**TEXTO DE ORIGEM**
Para melhor entendimento sobre o assunto, devemos ter em mente que o conflito de leis ocorre quando uma nova lei entra em vigor. Com isso, esta nova norma acaba por "esvaziar" o sentido da lei que a antecedia, causando a revogação desta.
É importante ressaltar que no Direito é aplicado o princípio "tempus regict actum", que tem como comando: A lei rege os fatos praticados durante sua vigência. Ou seja, não alcança os eventos ocorridos antes de seu início, e nem deve ser utilizada para os fatos ocorridos após seu término (revogação).
Entre as hipóteses de conflito de leis penais no tempo, temos:
- Abolitio Criminis: esta hipótese trata da extinção de um tipo penal, ou seja, a nova lei descriminaliza uma conduta que antes era considerada criminosa. (Podemos exemplificar a abolitio criminis pelo Estatuto do Desarmamento.)

**INFORMAÇÕES FORNECIDAS**
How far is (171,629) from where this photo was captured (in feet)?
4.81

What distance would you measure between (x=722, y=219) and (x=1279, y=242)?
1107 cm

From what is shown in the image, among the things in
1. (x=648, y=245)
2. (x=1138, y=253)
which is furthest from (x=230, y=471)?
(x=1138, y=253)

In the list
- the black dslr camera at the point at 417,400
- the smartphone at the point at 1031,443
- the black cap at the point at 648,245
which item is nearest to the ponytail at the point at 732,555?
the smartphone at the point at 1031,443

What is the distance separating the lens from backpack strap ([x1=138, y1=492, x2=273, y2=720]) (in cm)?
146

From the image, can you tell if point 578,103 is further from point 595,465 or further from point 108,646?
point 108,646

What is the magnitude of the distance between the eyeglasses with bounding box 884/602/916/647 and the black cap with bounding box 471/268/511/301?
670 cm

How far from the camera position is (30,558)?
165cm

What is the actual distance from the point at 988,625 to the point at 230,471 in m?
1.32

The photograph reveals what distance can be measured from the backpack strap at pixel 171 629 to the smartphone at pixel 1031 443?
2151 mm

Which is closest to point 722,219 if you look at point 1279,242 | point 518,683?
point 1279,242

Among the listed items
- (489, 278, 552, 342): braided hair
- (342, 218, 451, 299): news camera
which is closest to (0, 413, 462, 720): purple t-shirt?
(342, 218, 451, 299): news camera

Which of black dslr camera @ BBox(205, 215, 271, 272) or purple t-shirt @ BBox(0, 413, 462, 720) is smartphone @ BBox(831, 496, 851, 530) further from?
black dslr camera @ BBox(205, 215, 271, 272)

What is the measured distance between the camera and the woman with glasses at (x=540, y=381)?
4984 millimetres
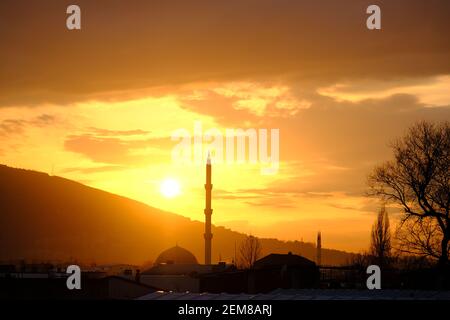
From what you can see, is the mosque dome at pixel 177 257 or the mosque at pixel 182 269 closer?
the mosque at pixel 182 269

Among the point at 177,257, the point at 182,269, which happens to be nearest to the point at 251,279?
the point at 182,269

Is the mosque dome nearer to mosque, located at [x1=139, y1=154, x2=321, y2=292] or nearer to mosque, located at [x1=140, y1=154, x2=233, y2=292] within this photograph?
mosque, located at [x1=140, y1=154, x2=233, y2=292]

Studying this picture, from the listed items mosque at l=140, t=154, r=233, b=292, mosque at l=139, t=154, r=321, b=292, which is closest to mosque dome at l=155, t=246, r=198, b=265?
mosque at l=140, t=154, r=233, b=292

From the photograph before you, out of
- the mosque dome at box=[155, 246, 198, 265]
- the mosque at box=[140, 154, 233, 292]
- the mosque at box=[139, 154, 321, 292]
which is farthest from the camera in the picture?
the mosque dome at box=[155, 246, 198, 265]

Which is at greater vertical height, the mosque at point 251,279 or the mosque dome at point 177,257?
the mosque dome at point 177,257

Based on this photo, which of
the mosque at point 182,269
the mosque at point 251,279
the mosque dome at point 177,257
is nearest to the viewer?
the mosque at point 251,279

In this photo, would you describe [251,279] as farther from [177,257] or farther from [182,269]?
[177,257]

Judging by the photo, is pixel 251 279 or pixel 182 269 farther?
pixel 182 269

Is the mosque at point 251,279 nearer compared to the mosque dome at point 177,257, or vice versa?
the mosque at point 251,279

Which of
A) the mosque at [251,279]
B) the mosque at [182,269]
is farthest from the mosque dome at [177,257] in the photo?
the mosque at [251,279]

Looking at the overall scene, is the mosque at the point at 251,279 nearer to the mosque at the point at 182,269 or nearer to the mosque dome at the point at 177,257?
the mosque at the point at 182,269

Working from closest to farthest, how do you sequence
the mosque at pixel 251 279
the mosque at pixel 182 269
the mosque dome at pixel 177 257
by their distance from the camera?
the mosque at pixel 251 279
the mosque at pixel 182 269
the mosque dome at pixel 177 257
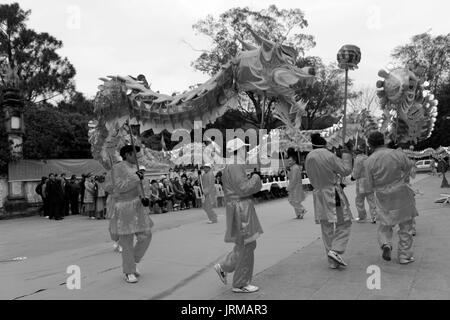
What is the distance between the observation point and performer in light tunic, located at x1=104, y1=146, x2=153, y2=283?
507 cm

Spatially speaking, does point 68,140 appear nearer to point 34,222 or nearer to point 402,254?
point 34,222

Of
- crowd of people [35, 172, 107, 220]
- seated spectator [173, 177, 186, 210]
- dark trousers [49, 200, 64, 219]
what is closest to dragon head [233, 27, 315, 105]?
crowd of people [35, 172, 107, 220]

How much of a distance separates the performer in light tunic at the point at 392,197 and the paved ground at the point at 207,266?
31 centimetres

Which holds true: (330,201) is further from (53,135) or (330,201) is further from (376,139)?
(53,135)

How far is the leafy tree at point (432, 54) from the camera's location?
35969mm

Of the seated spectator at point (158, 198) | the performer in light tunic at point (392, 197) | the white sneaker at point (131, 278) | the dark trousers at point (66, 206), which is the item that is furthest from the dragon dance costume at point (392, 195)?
the dark trousers at point (66, 206)

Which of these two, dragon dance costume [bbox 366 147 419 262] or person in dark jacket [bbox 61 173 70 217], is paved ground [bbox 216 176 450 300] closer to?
dragon dance costume [bbox 366 147 419 262]

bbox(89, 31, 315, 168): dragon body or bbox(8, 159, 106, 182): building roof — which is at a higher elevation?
bbox(89, 31, 315, 168): dragon body

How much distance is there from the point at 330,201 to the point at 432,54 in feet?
120

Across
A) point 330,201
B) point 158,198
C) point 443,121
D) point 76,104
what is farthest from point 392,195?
point 443,121

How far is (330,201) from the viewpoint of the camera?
5.24 m

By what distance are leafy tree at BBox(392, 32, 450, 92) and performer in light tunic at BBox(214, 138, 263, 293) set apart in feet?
116

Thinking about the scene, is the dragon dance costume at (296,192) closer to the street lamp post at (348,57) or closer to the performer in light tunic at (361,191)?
the performer in light tunic at (361,191)

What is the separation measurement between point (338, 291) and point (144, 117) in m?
4.24
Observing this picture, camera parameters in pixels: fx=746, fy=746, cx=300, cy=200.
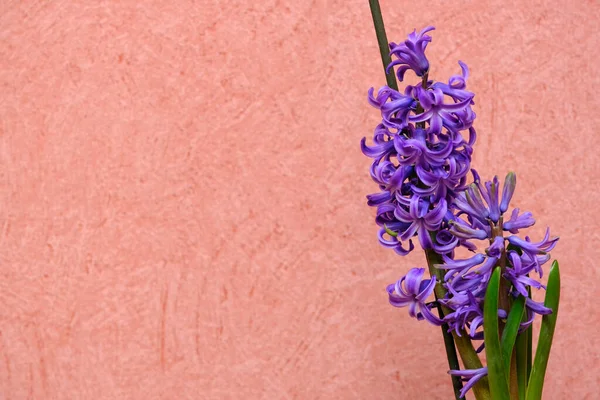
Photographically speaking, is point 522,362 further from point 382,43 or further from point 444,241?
point 382,43

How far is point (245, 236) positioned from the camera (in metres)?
0.80

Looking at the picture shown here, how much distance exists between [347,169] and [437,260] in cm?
30

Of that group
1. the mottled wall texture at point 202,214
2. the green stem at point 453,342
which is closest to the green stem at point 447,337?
the green stem at point 453,342

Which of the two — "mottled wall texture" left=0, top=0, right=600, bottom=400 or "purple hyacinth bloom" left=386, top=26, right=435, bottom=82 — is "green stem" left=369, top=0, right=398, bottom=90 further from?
"mottled wall texture" left=0, top=0, right=600, bottom=400

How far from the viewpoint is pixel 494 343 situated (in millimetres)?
502

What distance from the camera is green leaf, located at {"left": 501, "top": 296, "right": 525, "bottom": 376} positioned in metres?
0.52

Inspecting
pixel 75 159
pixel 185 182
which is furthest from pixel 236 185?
pixel 75 159

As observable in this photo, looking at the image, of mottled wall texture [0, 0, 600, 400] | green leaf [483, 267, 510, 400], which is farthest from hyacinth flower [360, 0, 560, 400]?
mottled wall texture [0, 0, 600, 400]

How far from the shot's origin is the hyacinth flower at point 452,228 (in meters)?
0.51

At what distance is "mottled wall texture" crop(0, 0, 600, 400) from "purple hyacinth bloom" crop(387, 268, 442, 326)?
0.90ft

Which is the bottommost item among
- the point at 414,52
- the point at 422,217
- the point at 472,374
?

**PARTES DO EXERCÍCIO**
A – Reescreva de forma mais breve o parágrafo do texto sobre conflito de leis que começa com "Para melhor entendimento sobre o assunto", mantendo seus fatos principais.
B – Prossiga o texto sobre conflito de leis penais no tempo, começando logo após a última frase apresentada.

**RESPOSTAS POR TAREFA**
A – O conflito de leis ocorre quando uma nova lei entra em vigor. Ela esvazia o sentido da lei anterior e provoca sua revogação.

B –
- Novatio legis Incriminadora: Nova lei "cria" um crime. Estipula um novo tipo penal, que antes era inexistente no ordenamento jurídico.
- Novatio legis in Pejus: Conduta em questão já era considerada crime, porém a nova lei tem aplições mais severas que a anterior.
- Novatio legis in Mellius: Nova lei possui aplicação mais branda.
Em hipóteses de conflito, a lei mais branda sempre prevalecerá, independentemente de ser lei velha, ou ser nova em relação ao fato.
Fazendo a leitura do inciso XL, art. 5°, CF, é possível quebrá-lo em duas premissas. Primeiramente na regra: A Lei Penal não será aplicada para fatos anteriores a sua vigência; e, na exceção: salvo quando para benefício do réu. Ou seja, aquelas leis que começarem a gerar efeitos após a data dos fatos deverão ser aplicadas quando benéficas.
Em suma, quando a norma for benéfica (favorável) ao réu, irá prevalecer.
Diante do exposto, podemos concluir que o inciso XL trata do Princípio da Irretroatividade da Lei Penal Mais Gravosa, ou ainda, Princípio da Retroatividade da Lei Penal mais benéfica.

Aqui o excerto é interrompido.